Picture-based spatial questions:
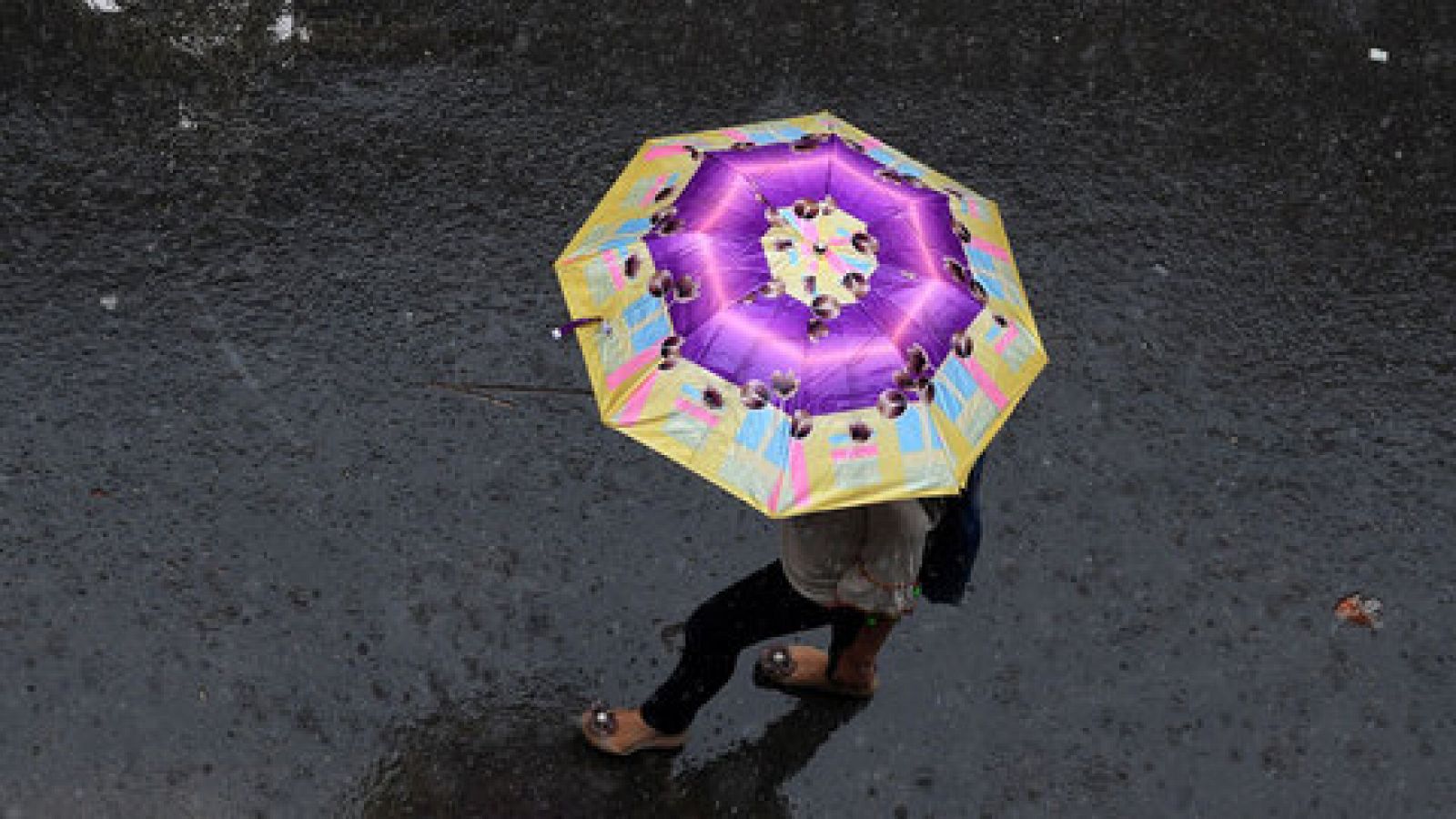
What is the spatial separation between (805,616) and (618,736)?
0.80 metres

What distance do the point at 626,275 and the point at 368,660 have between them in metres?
1.63

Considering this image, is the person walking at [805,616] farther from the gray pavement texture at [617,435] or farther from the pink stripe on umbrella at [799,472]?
the pink stripe on umbrella at [799,472]

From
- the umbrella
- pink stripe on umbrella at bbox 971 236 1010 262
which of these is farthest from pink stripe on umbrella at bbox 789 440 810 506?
pink stripe on umbrella at bbox 971 236 1010 262

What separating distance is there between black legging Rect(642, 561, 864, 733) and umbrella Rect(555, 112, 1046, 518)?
1.77ft

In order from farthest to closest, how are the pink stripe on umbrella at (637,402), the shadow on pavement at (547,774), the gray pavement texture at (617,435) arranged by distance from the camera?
the gray pavement texture at (617,435), the shadow on pavement at (547,774), the pink stripe on umbrella at (637,402)

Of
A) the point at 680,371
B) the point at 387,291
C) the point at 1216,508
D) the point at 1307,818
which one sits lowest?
the point at 1307,818

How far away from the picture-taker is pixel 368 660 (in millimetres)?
4297

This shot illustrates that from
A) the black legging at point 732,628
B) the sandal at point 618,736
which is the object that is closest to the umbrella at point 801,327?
the black legging at point 732,628

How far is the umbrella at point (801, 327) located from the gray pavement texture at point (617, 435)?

What you have to do: Format every line of the items above as a Markdown table with the columns No. and Line, numbering the rows and skipping blank lines. Leave the pictures out.

Written solution:
| No. | Line |
|---|---|
| 1 | What is the spatial separation between (805,616) and (618,736)? |
| 2 | 0.80 metres |
| 3 | What distance do the point at 626,275 and the point at 368,660 have between them in metres? |
| 4 | 1.63 |
| 5 | Considering this image, is the person walking at [805,616] farther from the gray pavement texture at [617,435] or farther from the pink stripe on umbrella at [799,472]? |
| 6 | the pink stripe on umbrella at [799,472] |
| 7 | From |
| 8 | - the umbrella |
| 9 | - pink stripe on umbrella at bbox 971 236 1010 262 |
| 10 | which of these is farthest from pink stripe on umbrella at bbox 789 440 810 506? |
| 11 | pink stripe on umbrella at bbox 971 236 1010 262 |
| 12 | What separating distance is there between black legging Rect(642, 561, 864, 733) and umbrella Rect(555, 112, 1046, 518)? |
| 13 | 1.77ft |
| 14 | In order from farthest to closest, how are the pink stripe on umbrella at (637,402), the shadow on pavement at (547,774), the gray pavement texture at (617,435) arranged by distance from the camera? |
| 15 | the gray pavement texture at (617,435), the shadow on pavement at (547,774), the pink stripe on umbrella at (637,402) |
| 16 | Of |
| 17 | A) the point at 680,371 |
| 18 | B) the point at 387,291 |
| 19 | C) the point at 1216,508 |
| 20 | D) the point at 1307,818 |
| 21 | which one sits lowest? |
| 22 | the point at 1307,818 |
| 23 | How far away from the picture-taker is pixel 368 660 (in millimetres)? |
| 24 | 4297 |
| 25 | This shot illustrates that from |
| 26 | A) the black legging at point 732,628 |
| 27 | B) the sandal at point 618,736 |
| 28 | which is the object that is closest to the umbrella at point 801,327? |
| 29 | the black legging at point 732,628 |
| 30 | How far is the umbrella at point (801, 327) located from the gray pavement texture at point (617, 435)? |